If there is any area in business where a disconnect can be costly, it is within the marketing and sales (business development) responsibilities. In an organization, if the two departments are operating in silos — or worse, cross purposes — you could be in a place where the funds you spend on both activities are wasted to the degree you would be better off throwing away both departments.
(Sacrilege, for a marketer, but say you are a professional service firm with a well-earned excellence/leadership reputation, or you have elected to compete only on fixed-bid public tender jobs. You really don’t need much of either a marketing or sales department, though if you do it right you will certainly enhance your business.)
The disconnect between marketing and business development occurs when there is a failure in the ven-drawing area between the two departments — the development of active viable leads, and the conversion of these leads to orders.
So as a rule, a marketing department that doesn’t develop and help the sales team nurture leads isn’t doing its job; and a sales department that doesn’t carry the leads through to orders (or provide truly useful feedback about why the leads aren’t any good) is failing. And if the two departments aren’t properly aligned with appropriate personnel embedded and communicating with each other, you’ll get nowhere fast (or go backwards).
In AEC practices, in many cases marketers would liaise with seller-doers, or rainmakers; professional service providers who also develop new business. Strategic decisions about the nature and character of these relationships need to be made at the business/practice’s highest levels.

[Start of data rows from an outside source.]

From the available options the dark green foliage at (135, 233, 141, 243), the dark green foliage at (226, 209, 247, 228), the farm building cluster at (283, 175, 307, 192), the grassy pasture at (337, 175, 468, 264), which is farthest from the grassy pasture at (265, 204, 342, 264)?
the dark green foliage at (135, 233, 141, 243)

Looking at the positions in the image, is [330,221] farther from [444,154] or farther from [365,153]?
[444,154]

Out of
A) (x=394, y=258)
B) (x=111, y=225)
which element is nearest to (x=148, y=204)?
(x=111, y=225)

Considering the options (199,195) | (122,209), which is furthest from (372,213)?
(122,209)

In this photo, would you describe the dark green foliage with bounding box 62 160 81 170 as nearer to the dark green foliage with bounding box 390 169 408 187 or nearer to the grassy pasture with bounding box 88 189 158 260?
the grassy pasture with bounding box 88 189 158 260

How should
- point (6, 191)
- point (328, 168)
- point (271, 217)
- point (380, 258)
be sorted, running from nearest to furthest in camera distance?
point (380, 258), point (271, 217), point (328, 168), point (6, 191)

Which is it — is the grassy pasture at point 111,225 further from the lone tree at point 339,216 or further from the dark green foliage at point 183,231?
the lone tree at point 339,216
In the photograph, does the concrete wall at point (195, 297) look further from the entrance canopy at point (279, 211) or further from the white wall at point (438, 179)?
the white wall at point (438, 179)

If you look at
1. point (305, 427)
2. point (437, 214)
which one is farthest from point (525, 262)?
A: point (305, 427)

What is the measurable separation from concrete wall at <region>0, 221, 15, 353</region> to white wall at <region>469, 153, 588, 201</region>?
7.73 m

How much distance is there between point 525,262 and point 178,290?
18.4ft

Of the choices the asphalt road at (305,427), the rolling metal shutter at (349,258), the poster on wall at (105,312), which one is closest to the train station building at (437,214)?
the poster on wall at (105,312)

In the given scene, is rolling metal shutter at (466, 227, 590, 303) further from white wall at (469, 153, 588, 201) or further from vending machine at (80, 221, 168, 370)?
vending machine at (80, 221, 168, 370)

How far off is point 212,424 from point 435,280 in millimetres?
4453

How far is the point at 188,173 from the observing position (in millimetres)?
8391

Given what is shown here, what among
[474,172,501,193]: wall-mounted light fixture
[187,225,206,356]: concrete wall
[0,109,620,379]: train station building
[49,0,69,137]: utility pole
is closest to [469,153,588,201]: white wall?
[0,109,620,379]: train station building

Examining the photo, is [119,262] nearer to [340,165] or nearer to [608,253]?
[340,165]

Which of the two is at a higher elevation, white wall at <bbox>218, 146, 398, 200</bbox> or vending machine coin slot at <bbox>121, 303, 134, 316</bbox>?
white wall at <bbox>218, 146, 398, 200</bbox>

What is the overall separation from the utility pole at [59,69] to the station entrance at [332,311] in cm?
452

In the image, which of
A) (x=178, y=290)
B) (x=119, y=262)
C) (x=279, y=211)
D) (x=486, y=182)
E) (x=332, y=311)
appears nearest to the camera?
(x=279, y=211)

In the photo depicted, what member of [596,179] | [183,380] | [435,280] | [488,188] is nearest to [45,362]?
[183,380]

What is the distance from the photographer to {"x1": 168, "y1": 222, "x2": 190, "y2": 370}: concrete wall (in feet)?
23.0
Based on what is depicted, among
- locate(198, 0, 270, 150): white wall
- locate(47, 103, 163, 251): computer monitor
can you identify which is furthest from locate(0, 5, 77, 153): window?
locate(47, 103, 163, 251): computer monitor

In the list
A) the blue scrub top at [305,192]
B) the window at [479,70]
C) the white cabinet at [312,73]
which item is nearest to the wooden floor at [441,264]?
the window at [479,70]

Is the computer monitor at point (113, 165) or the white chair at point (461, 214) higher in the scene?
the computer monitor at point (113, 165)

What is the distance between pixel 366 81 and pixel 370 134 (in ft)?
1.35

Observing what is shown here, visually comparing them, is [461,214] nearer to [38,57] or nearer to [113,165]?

Here are some examples of where these points interface:
- What (if any) marketing collateral materials are needed? Do you need to reprint the fancy brochure that sits on coffee tables, is grabbed by passer-by at trade show booths, or (more often these days) sits in dusty closets until it is thrown out because it is outdated?
- Who determines the go/no-go decisions on RFP responses; and are there clear lines and deadlines for compliance in generating technical content and completing the “bells and whistles” part of the RFP response? Is the marketing team connecting with the sales/professional team in rehearsing and preparing for short-list interviews?
- Do you have a website designed with clear paths for initial leads/inquiries to be received, processed and possibly answered with auto-response content; then followed up with appropriate sales department integration?
- Are you tracking your metrics from lead origination to sale? This, done right, may require a robust CRM system, which all staff (sales and marketing) must properly implement and integrate.
Ultimately, the underlying concepts here are simple: You want to set things so that there the maximum possible common-interest overlap between sales and marketing teams. You’ll reduce costs and your sales team will be truly happy if most of their sales are indeed easy because of effective brand development and leads hand-over by your marketers.